Birkaç tane kadın gönüllünün, hayvanlara şiddet uygulayanlar için ağır kelimelerle beddua ettiklerini çok yakınımda duydum. Kürekli eller kırılsın diye bir gür ses de. Onlara da öneriler yaptım, şiddete şiddeti dileyen karşılıklar vermemeleri için. Onlara, şiddet yapanlar için “iyi”leştirilmeleri dileğinde bulunmalarını önerdim.
Sokak hayvanları kavramını, tüm canlıların dostu olarak doğru bulmadığımı belirtmek istiyorum. Sokak hayvanları, sokak çocukları. Acaba, hayvanların adı ile mi tanımlama yapmamız daha doğru olur? Sokakta yaşayan hayvanlar, sokakta yaşamak veya çalışmak zorunda kalan çocuklar desek?
Kısırlaştırma önemli, ancak tartışmaya açık, temel ilkelerini ve yöntemini belirlemeye gerek duyulan bir konu. Bu konuya, hayvan haklarının yılmaz savunucularından, HAYKONFED Başkan yardımcısı Haydar Özkan, konuşmasında açıklık getirdi. Sevgili Haydar Özkan “sürdürülebilir kısırlaştırma” diyerek görüşlerimi doğruladı.
Hayvanların yok olmasına yol açmayacak, onları doğal ortamlarında güvende yaşatacak bir önlem olarak kısırlaştırma yapılmalı. Açık alanlarda, sokaklarda, beslenmelerini, barınmalarını, su içmelerini kolaylaştıracak, kamu kuruluşları, belediyeler, yurttaşlar, dernek, federasyon ve konfederasyon tipindeki gönüllü örgütler arasında iletişim ağları kurulması ve işbirliği sağlanması gerekiyor.
Gönüllü kahramanların “Onlar dilsiz, konuşamıyorlar, onların sesi olacağız. Onlar susar, sen susma” demelerini de saygı ile karşılıyorum. Ancak, hayvanların sesi var, dilleri var, bizimle, kendi aralarında veya diğer canlılarla konuşuyorlar. Hem beden dilleri ve hem konuşma dilleri var, bizim gibi.

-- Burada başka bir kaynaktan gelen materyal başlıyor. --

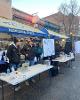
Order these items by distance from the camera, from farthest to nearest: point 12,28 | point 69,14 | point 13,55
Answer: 1. point 69,14
2. point 12,28
3. point 13,55

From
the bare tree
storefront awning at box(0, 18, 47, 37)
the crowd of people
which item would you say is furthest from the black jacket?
the bare tree

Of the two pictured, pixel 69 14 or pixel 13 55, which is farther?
pixel 69 14

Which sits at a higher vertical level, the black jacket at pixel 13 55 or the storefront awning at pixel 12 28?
the storefront awning at pixel 12 28

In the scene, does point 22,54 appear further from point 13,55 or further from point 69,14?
point 69,14

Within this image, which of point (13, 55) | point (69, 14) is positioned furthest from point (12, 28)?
point (69, 14)

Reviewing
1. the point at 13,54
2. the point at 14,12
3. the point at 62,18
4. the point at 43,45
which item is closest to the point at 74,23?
the point at 62,18

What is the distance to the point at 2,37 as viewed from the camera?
11.7m

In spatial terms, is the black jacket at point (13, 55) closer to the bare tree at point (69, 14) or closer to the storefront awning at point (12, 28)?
the storefront awning at point (12, 28)

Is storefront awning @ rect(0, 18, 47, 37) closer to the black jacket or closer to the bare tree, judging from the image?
→ the black jacket

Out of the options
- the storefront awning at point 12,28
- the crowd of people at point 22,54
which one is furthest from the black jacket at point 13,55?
the storefront awning at point 12,28

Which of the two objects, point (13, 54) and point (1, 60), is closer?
point (13, 54)

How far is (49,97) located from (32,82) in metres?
2.29

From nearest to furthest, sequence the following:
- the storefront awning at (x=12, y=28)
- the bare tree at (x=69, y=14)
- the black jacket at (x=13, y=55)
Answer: the storefront awning at (x=12, y=28) < the black jacket at (x=13, y=55) < the bare tree at (x=69, y=14)

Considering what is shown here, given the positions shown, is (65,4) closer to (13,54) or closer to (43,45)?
(43,45)
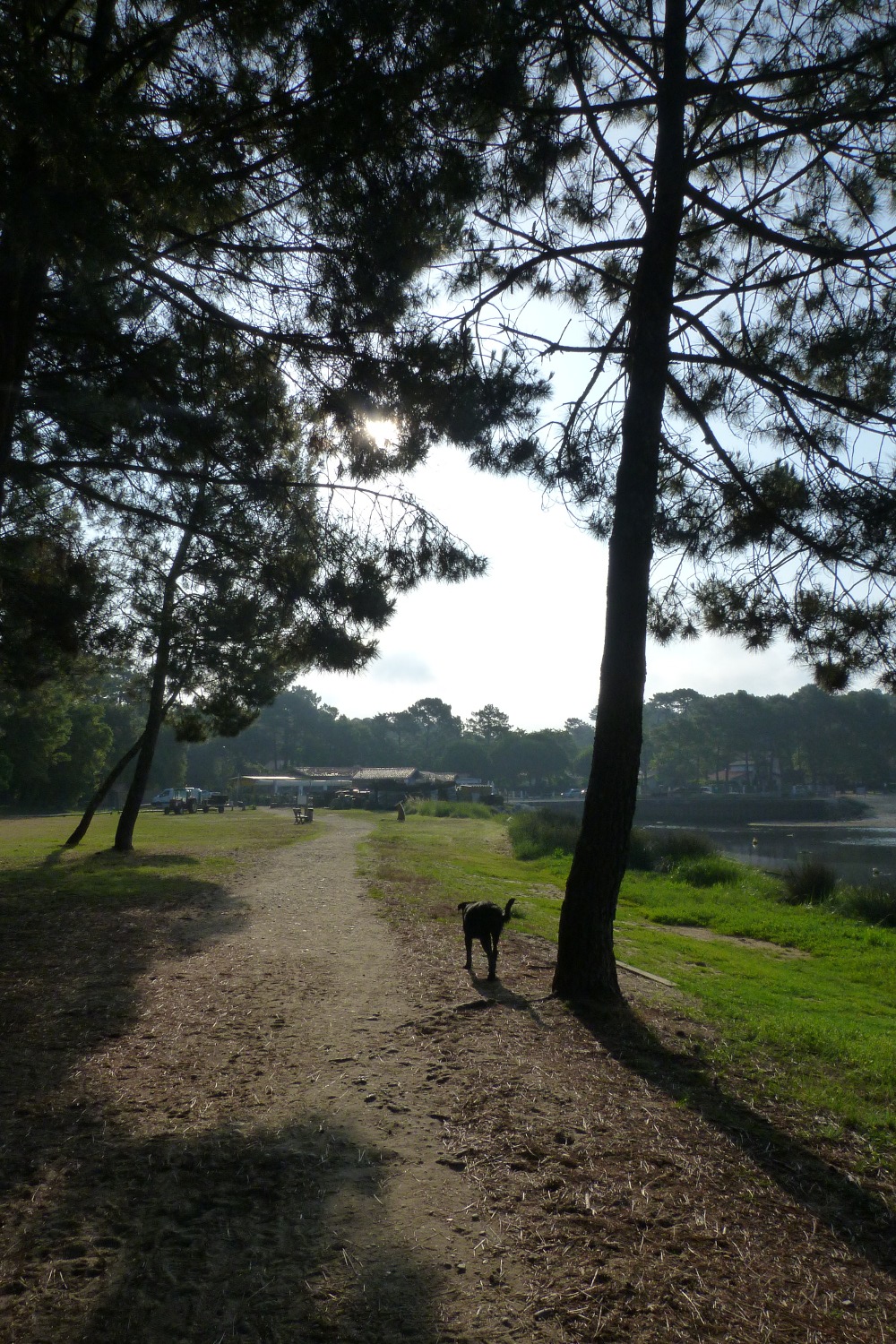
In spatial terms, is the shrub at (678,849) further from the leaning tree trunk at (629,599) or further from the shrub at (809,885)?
the leaning tree trunk at (629,599)

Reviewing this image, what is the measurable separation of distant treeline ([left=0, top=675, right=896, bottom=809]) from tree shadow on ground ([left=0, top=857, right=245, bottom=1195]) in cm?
4067

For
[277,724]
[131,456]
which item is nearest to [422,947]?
[131,456]

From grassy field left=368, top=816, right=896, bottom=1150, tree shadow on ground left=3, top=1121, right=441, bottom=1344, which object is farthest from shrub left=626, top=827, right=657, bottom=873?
tree shadow on ground left=3, top=1121, right=441, bottom=1344

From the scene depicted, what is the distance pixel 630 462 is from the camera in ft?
21.7

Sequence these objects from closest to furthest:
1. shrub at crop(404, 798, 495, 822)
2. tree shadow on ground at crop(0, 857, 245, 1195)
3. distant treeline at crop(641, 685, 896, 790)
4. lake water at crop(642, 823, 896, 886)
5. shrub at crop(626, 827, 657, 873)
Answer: tree shadow on ground at crop(0, 857, 245, 1195)
shrub at crop(626, 827, 657, 873)
lake water at crop(642, 823, 896, 886)
shrub at crop(404, 798, 495, 822)
distant treeline at crop(641, 685, 896, 790)

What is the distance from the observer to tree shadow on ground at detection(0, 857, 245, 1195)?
161 inches

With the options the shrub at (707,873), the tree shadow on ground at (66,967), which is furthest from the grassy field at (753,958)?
the tree shadow on ground at (66,967)

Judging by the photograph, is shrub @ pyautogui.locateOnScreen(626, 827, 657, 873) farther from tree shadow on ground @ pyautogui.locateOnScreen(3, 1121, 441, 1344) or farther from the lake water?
tree shadow on ground @ pyautogui.locateOnScreen(3, 1121, 441, 1344)

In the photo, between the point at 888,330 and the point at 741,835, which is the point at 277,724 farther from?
the point at 888,330

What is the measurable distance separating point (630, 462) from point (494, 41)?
3.30m

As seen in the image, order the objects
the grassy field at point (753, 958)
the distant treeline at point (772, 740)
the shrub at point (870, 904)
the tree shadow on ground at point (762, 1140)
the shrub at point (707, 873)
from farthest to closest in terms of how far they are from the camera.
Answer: the distant treeline at point (772, 740) → the shrub at point (707, 873) → the shrub at point (870, 904) → the grassy field at point (753, 958) → the tree shadow on ground at point (762, 1140)

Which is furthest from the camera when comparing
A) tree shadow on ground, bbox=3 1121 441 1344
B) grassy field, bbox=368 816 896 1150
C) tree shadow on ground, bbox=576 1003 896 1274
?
grassy field, bbox=368 816 896 1150

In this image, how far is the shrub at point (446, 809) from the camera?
4846 cm

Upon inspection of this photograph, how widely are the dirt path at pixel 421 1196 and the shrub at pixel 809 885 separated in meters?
14.3
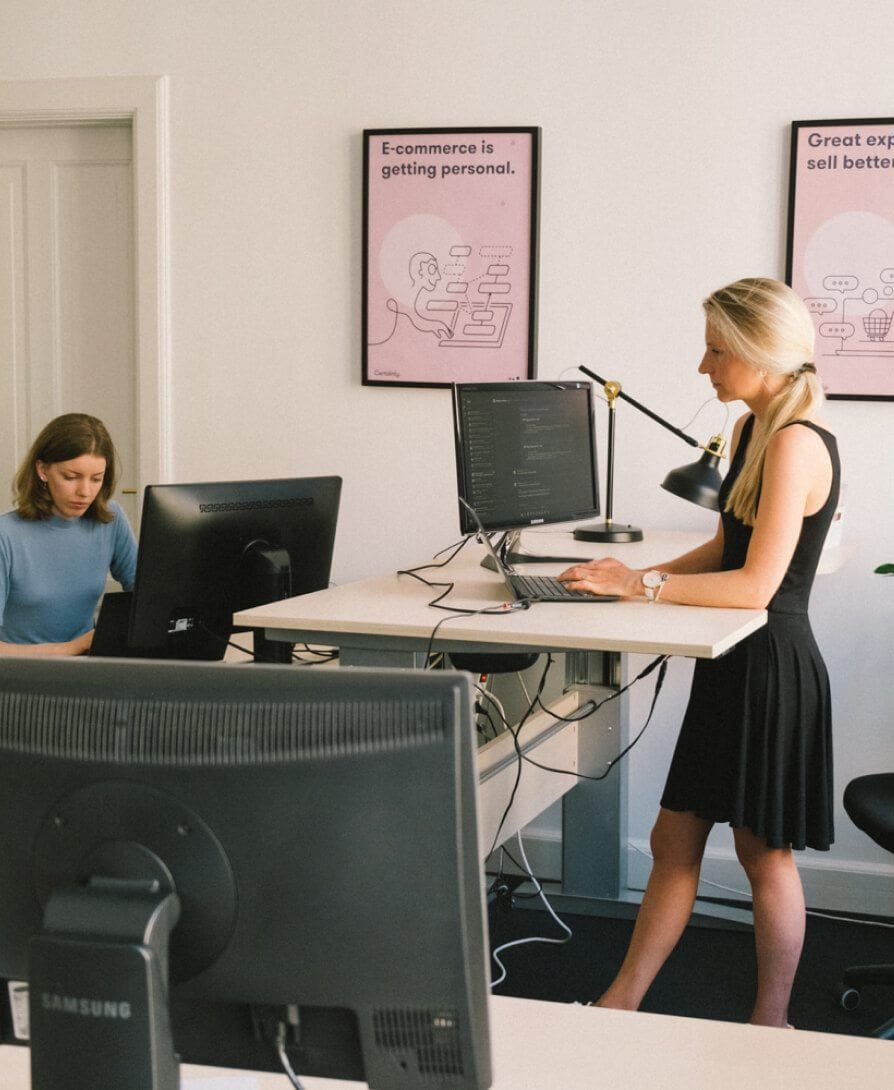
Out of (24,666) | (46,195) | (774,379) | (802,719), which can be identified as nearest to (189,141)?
(46,195)

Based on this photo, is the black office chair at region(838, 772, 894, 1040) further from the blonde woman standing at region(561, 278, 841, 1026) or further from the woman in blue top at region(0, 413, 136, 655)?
the woman in blue top at region(0, 413, 136, 655)

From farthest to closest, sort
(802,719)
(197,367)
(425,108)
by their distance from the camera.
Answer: (197,367), (425,108), (802,719)

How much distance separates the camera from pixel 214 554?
2229 mm

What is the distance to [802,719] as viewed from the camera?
89.1 inches

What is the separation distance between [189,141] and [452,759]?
10.4 ft

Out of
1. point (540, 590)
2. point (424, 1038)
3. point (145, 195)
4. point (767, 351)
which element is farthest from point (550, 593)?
point (145, 195)

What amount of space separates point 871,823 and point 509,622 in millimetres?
871

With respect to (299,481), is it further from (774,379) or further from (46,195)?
(46,195)

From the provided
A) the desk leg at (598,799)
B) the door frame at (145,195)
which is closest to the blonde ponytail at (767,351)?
the desk leg at (598,799)

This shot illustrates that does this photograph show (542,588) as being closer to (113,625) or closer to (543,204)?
(113,625)

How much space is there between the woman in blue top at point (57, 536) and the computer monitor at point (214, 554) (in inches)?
23.8

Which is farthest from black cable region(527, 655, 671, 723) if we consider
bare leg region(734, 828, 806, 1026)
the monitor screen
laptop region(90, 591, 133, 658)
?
laptop region(90, 591, 133, 658)

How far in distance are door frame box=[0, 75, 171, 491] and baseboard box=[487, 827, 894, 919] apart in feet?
4.87

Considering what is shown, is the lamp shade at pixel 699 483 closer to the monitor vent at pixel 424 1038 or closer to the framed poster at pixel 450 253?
the framed poster at pixel 450 253
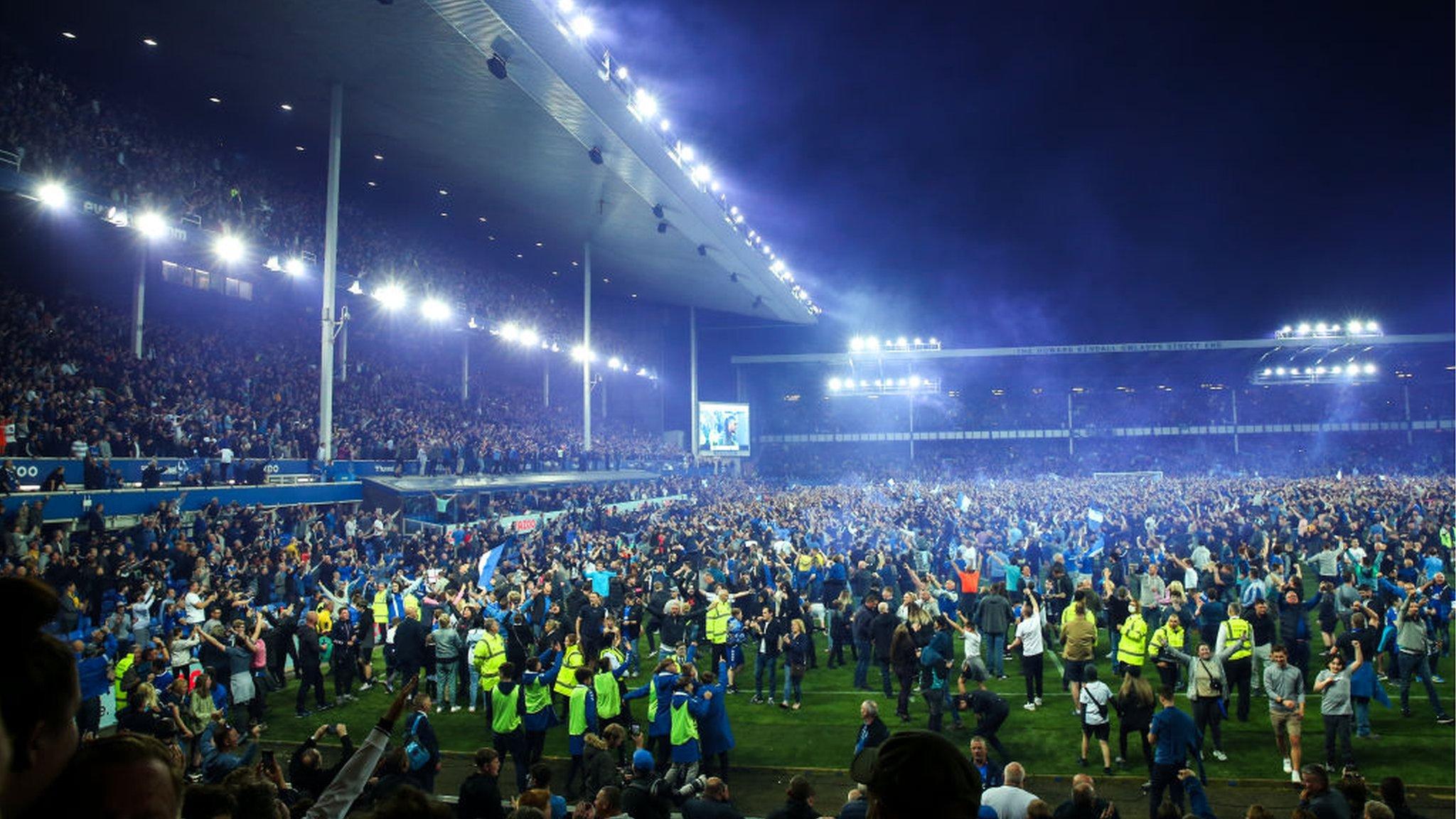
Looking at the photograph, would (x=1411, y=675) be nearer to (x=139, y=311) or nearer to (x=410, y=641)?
(x=410, y=641)

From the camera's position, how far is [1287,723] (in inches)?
366

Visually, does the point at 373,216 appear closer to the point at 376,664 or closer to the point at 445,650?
the point at 376,664

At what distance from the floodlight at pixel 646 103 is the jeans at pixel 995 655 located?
73.2 feet

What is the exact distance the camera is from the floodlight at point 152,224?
74.9ft

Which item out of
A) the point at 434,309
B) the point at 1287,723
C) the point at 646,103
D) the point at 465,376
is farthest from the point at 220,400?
the point at 1287,723

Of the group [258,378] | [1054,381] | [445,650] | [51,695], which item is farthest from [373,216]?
[1054,381]

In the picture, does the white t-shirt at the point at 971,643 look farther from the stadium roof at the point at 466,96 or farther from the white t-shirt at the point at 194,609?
the stadium roof at the point at 466,96

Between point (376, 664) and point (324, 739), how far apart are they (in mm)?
5042

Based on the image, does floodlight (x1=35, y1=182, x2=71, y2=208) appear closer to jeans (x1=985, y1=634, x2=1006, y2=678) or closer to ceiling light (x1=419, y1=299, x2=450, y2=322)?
ceiling light (x1=419, y1=299, x2=450, y2=322)

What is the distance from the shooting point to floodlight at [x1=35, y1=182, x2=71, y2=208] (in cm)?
2073

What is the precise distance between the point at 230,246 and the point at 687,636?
1976cm

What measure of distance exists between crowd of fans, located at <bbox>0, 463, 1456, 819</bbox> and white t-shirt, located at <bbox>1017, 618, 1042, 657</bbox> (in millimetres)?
33

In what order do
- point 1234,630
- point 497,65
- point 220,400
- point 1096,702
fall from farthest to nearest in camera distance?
1. point 220,400
2. point 497,65
3. point 1234,630
4. point 1096,702

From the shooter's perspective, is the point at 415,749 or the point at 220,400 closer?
the point at 415,749
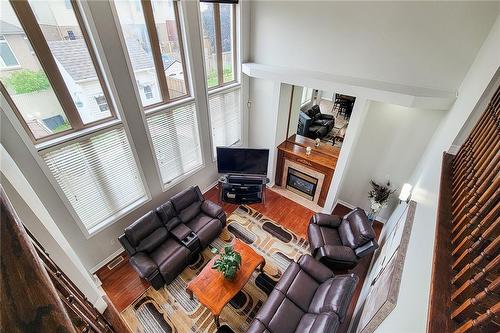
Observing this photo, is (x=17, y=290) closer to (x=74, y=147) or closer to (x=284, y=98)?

Biz bilmiyoruz, anlamıyoruz, algılayamıyoruz diye onlara “dilsiz, konuşamıyorlar” demek kanımca doğru değil.
İnsan soyu, bir gün gelecek, çoğunlukla, tüm canlıların dillerini ve beden dillerini mutlaka öğrenecek. Hatta öğrenmeli.
Düzenleyenlerin ve katılanların umutlarını, heyecanlarını ve güzel yüreklerini çok açık bir şekilde yaşadığım mitingde keşke birkaç tane de hedef konuşulabilseydi. Bu hedeflere katkıda bulunabilecek gönüllü kuruluşlar belirlenebilseydi.
Düzenleyenler ve katılanlar “Tek ses, tek yürek, kürekle değil, yürekle geliyoruz” dediler. Ben de bu yazıyı, sanki parmakla değil, yürekle yazdım.
İnsan, hayvan ve çevre-doğa hakları için, şiddetsiz ve yürekleri ile mücadele eden siz gönüllü kahramanlar, hepinizi yüreğimle kucaklıyorum.